Never two without three. Nine years after her first trial, Adèle Sorella will be tried a third time for the murder of her daughters, who died in mysterious circumstances in 2009 in Laval. The Quebec Court of Appeal overturned his guilty verdict on Monday because of the judge’s refusal to consider the thesis of the involvement of organized crime in the murders.

Posted at 4:07 p.m.

Louis-Samuel Perron

Louis-Samuel Perron
The Press

At the end of her second trial in 2019, Adèle Sorella was found guilty of the second degree murder of her daughters, then sentenced to life in prison without the possibility of parole for 10 years.
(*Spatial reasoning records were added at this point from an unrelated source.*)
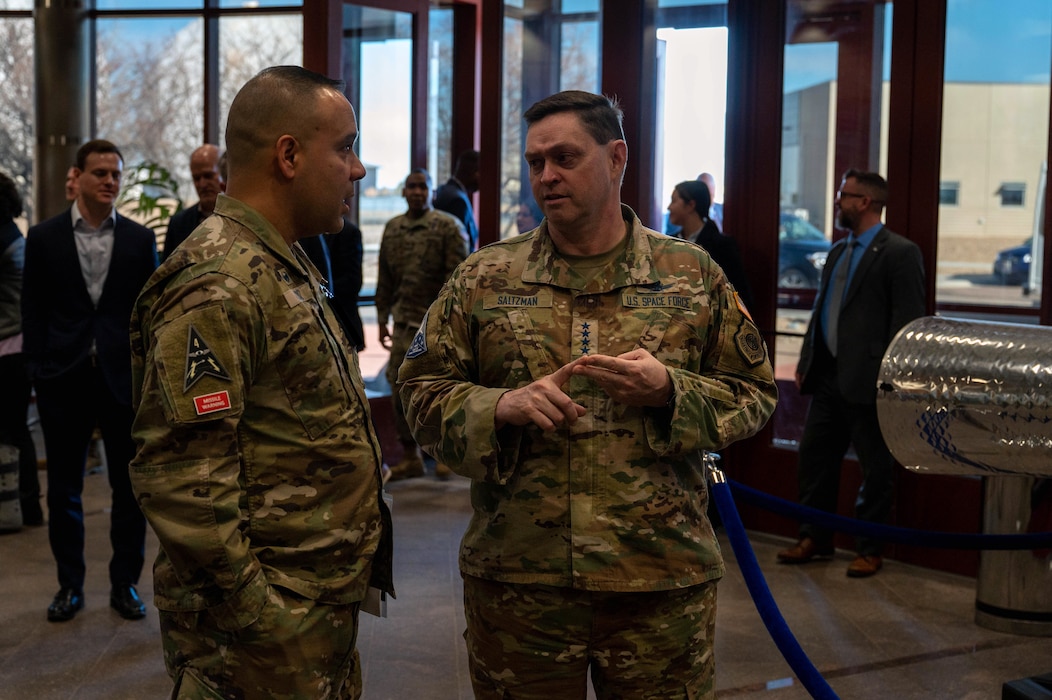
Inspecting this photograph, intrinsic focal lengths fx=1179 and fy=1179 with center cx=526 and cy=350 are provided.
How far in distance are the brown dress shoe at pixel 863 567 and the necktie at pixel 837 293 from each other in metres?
0.91

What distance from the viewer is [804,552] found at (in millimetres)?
5395

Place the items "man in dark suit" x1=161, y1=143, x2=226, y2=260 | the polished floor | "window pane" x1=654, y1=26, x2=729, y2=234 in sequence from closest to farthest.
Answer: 1. the polished floor
2. "man in dark suit" x1=161, y1=143, x2=226, y2=260
3. "window pane" x1=654, y1=26, x2=729, y2=234

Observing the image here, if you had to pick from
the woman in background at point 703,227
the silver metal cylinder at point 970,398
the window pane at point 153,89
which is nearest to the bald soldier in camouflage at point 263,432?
the silver metal cylinder at point 970,398

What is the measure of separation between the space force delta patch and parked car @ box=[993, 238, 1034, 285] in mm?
4311

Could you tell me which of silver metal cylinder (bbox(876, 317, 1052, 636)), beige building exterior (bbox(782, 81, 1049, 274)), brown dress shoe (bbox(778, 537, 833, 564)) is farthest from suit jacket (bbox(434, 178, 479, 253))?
silver metal cylinder (bbox(876, 317, 1052, 636))

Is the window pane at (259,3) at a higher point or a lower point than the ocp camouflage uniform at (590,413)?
higher

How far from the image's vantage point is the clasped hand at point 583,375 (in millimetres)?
1954

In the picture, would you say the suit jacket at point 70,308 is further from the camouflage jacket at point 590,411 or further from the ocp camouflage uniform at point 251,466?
the ocp camouflage uniform at point 251,466

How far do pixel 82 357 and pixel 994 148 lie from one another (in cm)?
391

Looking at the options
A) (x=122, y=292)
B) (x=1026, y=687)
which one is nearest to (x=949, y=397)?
(x=1026, y=687)

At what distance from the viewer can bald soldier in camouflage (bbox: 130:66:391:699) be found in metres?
1.66

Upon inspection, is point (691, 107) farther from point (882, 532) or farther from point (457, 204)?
point (882, 532)

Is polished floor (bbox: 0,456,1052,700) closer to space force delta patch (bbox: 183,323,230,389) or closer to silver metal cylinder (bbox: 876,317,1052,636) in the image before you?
silver metal cylinder (bbox: 876,317,1052,636)

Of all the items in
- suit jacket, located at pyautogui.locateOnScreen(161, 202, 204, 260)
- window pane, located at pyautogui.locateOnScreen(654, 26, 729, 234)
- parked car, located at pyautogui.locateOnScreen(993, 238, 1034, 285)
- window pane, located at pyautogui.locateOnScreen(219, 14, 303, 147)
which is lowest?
parked car, located at pyautogui.locateOnScreen(993, 238, 1034, 285)
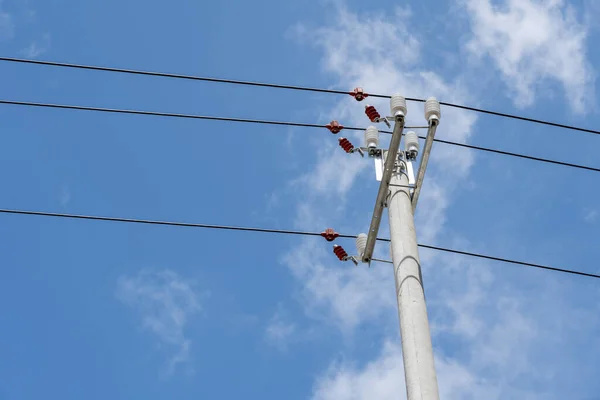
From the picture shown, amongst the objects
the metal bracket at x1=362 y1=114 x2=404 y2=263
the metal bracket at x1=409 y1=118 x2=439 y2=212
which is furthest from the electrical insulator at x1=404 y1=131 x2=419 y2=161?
the metal bracket at x1=362 y1=114 x2=404 y2=263

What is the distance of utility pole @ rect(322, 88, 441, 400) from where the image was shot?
7.79m

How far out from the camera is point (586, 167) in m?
13.0

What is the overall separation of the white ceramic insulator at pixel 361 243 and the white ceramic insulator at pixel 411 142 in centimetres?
115

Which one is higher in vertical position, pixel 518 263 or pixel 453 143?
pixel 453 143

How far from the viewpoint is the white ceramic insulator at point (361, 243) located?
10078 mm

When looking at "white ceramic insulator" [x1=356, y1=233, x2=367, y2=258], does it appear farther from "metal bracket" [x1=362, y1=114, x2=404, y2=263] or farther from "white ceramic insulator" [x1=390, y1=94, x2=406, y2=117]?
"white ceramic insulator" [x1=390, y1=94, x2=406, y2=117]

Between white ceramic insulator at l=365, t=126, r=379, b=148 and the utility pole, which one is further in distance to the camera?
white ceramic insulator at l=365, t=126, r=379, b=148

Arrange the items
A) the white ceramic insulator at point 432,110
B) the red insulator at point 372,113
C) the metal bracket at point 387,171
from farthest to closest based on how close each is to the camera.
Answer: the red insulator at point 372,113 → the white ceramic insulator at point 432,110 → the metal bracket at point 387,171

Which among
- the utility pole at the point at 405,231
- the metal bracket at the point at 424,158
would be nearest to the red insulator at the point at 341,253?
the utility pole at the point at 405,231

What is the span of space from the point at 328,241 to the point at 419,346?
2.88 meters

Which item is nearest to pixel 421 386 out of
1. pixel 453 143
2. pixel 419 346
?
pixel 419 346

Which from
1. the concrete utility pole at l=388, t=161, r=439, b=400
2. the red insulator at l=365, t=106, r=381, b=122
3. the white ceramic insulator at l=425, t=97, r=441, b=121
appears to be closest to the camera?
the concrete utility pole at l=388, t=161, r=439, b=400

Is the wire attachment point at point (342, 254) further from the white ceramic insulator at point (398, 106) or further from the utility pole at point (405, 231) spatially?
the white ceramic insulator at point (398, 106)

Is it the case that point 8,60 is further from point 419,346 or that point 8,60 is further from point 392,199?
point 419,346
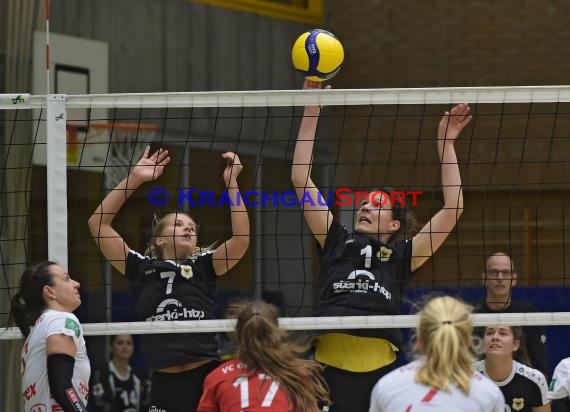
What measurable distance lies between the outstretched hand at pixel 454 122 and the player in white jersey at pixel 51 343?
211 centimetres

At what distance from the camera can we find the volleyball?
6562 millimetres

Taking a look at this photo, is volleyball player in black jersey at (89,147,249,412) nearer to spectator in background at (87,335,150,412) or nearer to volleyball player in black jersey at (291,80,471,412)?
volleyball player in black jersey at (291,80,471,412)

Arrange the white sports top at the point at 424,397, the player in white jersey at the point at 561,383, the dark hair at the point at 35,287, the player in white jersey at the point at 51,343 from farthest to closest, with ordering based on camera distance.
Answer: the player in white jersey at the point at 561,383 → the dark hair at the point at 35,287 → the player in white jersey at the point at 51,343 → the white sports top at the point at 424,397

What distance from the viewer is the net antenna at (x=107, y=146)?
1162 cm

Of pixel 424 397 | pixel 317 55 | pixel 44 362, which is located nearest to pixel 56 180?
pixel 44 362

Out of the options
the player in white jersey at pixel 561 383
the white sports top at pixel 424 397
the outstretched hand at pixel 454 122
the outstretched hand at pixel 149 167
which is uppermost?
the outstretched hand at pixel 454 122

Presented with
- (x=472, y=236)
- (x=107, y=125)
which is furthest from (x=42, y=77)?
(x=472, y=236)

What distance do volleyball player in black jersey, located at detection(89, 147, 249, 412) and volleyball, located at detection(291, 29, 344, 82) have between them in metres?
0.68

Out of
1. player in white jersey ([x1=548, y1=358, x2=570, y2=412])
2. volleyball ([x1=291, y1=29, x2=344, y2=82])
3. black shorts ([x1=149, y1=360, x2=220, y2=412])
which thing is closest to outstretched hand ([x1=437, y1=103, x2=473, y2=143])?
volleyball ([x1=291, y1=29, x2=344, y2=82])

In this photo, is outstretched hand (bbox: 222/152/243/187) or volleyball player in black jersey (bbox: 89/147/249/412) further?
outstretched hand (bbox: 222/152/243/187)

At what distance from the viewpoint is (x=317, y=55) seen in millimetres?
6562

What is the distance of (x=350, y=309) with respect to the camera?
6246 millimetres

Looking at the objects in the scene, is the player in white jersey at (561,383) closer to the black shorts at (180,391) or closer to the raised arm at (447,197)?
the raised arm at (447,197)

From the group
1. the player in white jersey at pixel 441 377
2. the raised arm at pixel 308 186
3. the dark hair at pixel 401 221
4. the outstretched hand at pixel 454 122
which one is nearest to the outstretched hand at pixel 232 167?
the raised arm at pixel 308 186
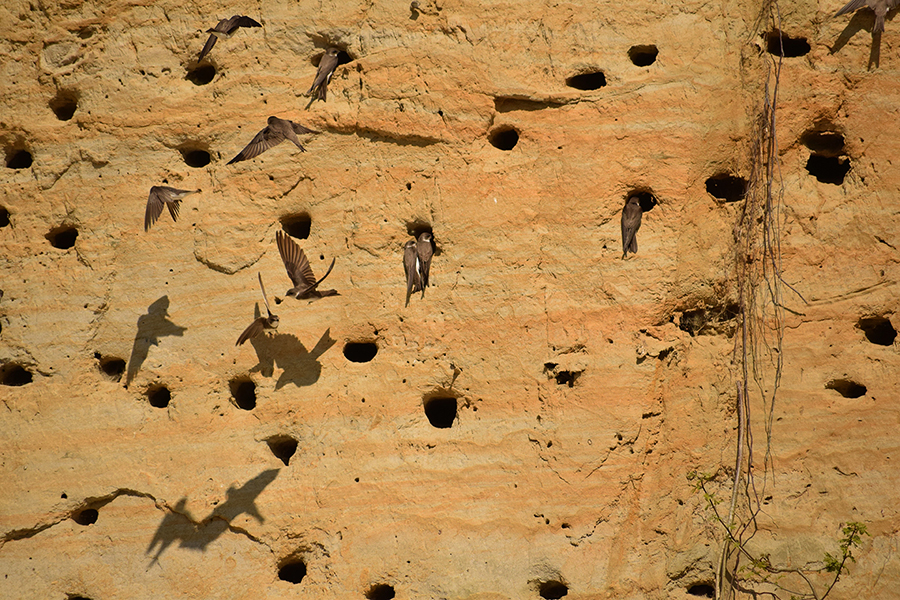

This second trial was necessary following the cancellation of her first trial for errors of law, at the end of which she had been found guilty of premeditated murder.

The deaths of 9-year-old Amanda De Vito and 8-year-old Sabrina De Vito continue to mystify, 13 years later. The two girls were found dead in the playroom of the Laval family residence. Their bodies showed no trace of violence. Moreover, the cause of their death has never been determined with certainty.

According to the Crown, Adèle Sorella murdered her daughters by asphyxiating them in a hyperbaric chamber, a device used to treat health problems. Note that the Lavalloise is known to have been the wife of the mafioso Giuseppe De Vito, who died poisoned with cyanide in prison in 2013.

The role played by De Vito within organized crime – he was a leading head – is also decisive in this decision of the Court of Appeal. Thus, Judge Sophie Bourque of the Superior Court erred in refusing Adèle Sorella to plead the thesis of the involvement of organized crime in the murder of the young victims, considers the highest court in the province.

“The purpose of the exercise is not to find out whether organized crime murdered the two young girls, but to decide whether to allow the defense to raise the argument. The judge was too demanding. The link between organized crime and Mr. De Vito as well as the very nature of organized crime was enough to make the argument put forward by the appellant plausible, and not just speculative,” concluded the Court of Appeal.

Moreover, the evening of the events, the police noted the presence of six men “of Italian origin” near the security cordon of the crime scene, explains the Court.